Zosimos Inc. · June 4, 2026 · 12 min read

Not every Alberta clinic that uses reusable instruments can — or should — run a full sterilization program in-house. Some send their devices to another site to be reprocessed. That is allowed. What trips clinics up is the assumption that handing devices to someone else also hands off the responsibility. It does not. Under CPSA's guidance, the physician at the originating clinic stays accountable for the whole chain, and an inspector will look for the paperwork that proves it. Here is the offsite reprocessing protocol, end to end.

This article is for community medical clinics regulated by CPSA's IPAC Program. It is Alberta-specific guidance for independently operated clinics — not a pan-Canadian rule, and not the accreditation process for non-hospital surgical facilities. If you run a surgical suite, see our companion piece on reprocessing in an NHSF.

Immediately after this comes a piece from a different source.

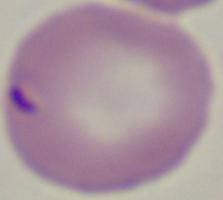
1000x magnification. A Babesia parasite is shown. Micrograph.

What "offsite reprocessing" actually means

Offsite reprocessing — CPSA also calls it third-party reprocessing — is when contaminated reusable devices are transported from your clinic to a different location to be cleaned, disinfected, or sterilized, then transported back. It is a partnership between two sites. A small community clinic that performs the occasional minor procedure, but has neither the volume nor the equipment to justify its own sterilizer, is the typical candidate.

The arrangement is permissible. But it adds two new failure points — transport and a second set of hands — on top of everything reprocessing already demands.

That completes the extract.